In der Herstellung ist der CO2-Ausstoß für Solarzellen im Vergleich zum CO2-Ausstoß von Kohle- oder Erdgaskraftwerken minimal. Die Herstellung von Mini-Solarzellen für Outdoor-Gadgets ist entsprechend umweltfreundlich. Vor allem aber liefern sie überall dort Strom, wo es gerade keine Steckdose gibt, und ermöglichen es dir so, dein Handy oder deinen Laptop flexibel und umweltfreundlich zu nutzen. Solarstrom-Gadgets sind auch eine gute Alternative zu Batterien, die nach Empfehlung des Umweltbundesamts möglichst vermieden werden sollten.

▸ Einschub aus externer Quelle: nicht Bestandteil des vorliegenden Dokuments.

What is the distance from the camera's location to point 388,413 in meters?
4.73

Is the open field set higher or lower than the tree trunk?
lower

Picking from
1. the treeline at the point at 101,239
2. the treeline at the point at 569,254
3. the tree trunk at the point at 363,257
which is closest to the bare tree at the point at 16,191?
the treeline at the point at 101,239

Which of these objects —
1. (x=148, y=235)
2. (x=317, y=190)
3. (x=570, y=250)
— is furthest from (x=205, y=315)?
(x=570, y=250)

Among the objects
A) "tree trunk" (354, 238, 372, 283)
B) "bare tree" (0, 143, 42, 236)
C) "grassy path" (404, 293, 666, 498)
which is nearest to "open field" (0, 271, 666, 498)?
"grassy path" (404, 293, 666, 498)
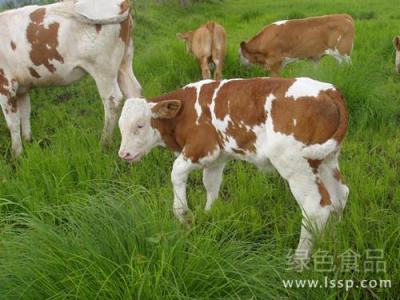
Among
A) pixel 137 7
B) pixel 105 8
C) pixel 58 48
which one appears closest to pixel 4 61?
pixel 58 48

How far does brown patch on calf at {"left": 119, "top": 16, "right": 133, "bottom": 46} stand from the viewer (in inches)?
244

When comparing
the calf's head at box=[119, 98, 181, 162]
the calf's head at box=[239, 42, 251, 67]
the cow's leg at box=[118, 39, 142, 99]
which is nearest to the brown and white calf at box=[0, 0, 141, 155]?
the cow's leg at box=[118, 39, 142, 99]

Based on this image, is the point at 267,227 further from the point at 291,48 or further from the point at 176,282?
the point at 291,48

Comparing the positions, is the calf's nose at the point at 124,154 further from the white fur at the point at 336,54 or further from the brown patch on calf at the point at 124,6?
the white fur at the point at 336,54

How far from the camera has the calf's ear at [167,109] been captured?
424 centimetres

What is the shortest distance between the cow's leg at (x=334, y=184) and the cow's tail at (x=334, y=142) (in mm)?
326

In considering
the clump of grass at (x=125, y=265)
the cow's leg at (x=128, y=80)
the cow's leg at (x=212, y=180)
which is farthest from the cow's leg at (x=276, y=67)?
the clump of grass at (x=125, y=265)

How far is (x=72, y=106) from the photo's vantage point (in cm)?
786

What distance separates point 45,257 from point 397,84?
6683mm

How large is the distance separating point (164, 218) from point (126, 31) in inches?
146

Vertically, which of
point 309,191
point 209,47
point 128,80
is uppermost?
point 309,191

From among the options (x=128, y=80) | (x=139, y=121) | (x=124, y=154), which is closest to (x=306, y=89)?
(x=139, y=121)

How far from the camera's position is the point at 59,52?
19.9ft

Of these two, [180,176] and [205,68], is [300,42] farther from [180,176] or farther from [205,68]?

Solarstrom-Gadgets für viele Lebenslagen

Viele Mini-Solargeräte stammen aus dem Outdoor- und Trekkingbereich. Ist keine Steckdose in nächster Nähe verfügbar, ermöglichen sie es dir, deine Endgeräte mittels Sonnenenergie zu laden und auf Batterien zu verzichten. Denn diese sind aufgrund möglicher Inhaltsstoffe wie Quecksilber und Blei giftig für die Umwelt. Inzwischen gibt es Solarstrom-Gadgets für viele Lebenslagen. Hier ein paar Beispiele:

  • Solarkocher für unterwegs: Diese gibt es in verschiedenen Ausführungen mit unterschiedlicher Leistung. Ein Solarkocher ist auch dort einsatzbereit, wo offenes Feuer verboten ist und passt zusammengeklappt in den Rucksack. Der Solarkocher kommt meist ohne Topf, diesen benötigst du separat.
  • Sonnenglas nicht nur für unterwegs: Es speichert die Sonnenergie und verwandelt sie in Licht. Abends schenkt dir das Sonnenglas warmes, helles Licht. 
  • Rucksack: Solarpanels auf der Außenseite laden sich auf und geben über einen USB-Anschluss den Solarstrom ab, wenn er gebraucht wird. Entwickelt hat den Rucksack die Ingenieurkammer Bau NRW.  
  • Solar- und Hydraulik-Roboter Bausatz 12in1: Anspruchsvoller Bastel- und Spielspaß für Groß und Klein. Scheint die Sonne, setzen sich die Gebilde wie von Geisterhand in Gang. Erfordert beim Zusammenbau Geduld und Geschicklichkeit.
  • Solar-Lichterkette: Die leuchtenden Kugeln sehen nicht nur in der Advents- und Weihnachtszeit schön aus, sondern sind besonders im Sommer tolle Deko für den Garten oder Balkon.
     

Erste Schritte im Umweltschutz mit Solar-Gadgets

Ob Sonnenglas, Solar-Rucksack, Powerbank oder Solarkocher: Während praktische Solarstrom-Gadgets uns derzeit vor allem im Outdoor-Bereich als praktische Alltagshelfer dienen, spricht vieles dafür, dass die kleinen Solarkraftwerke mit zunehmender Entwicklung immer effizienter werden. So können sie uns zukünftig auch in anderen Lebensbereichen auf nachhaltige und umweltverträgliche Weise mit Energie versorgen.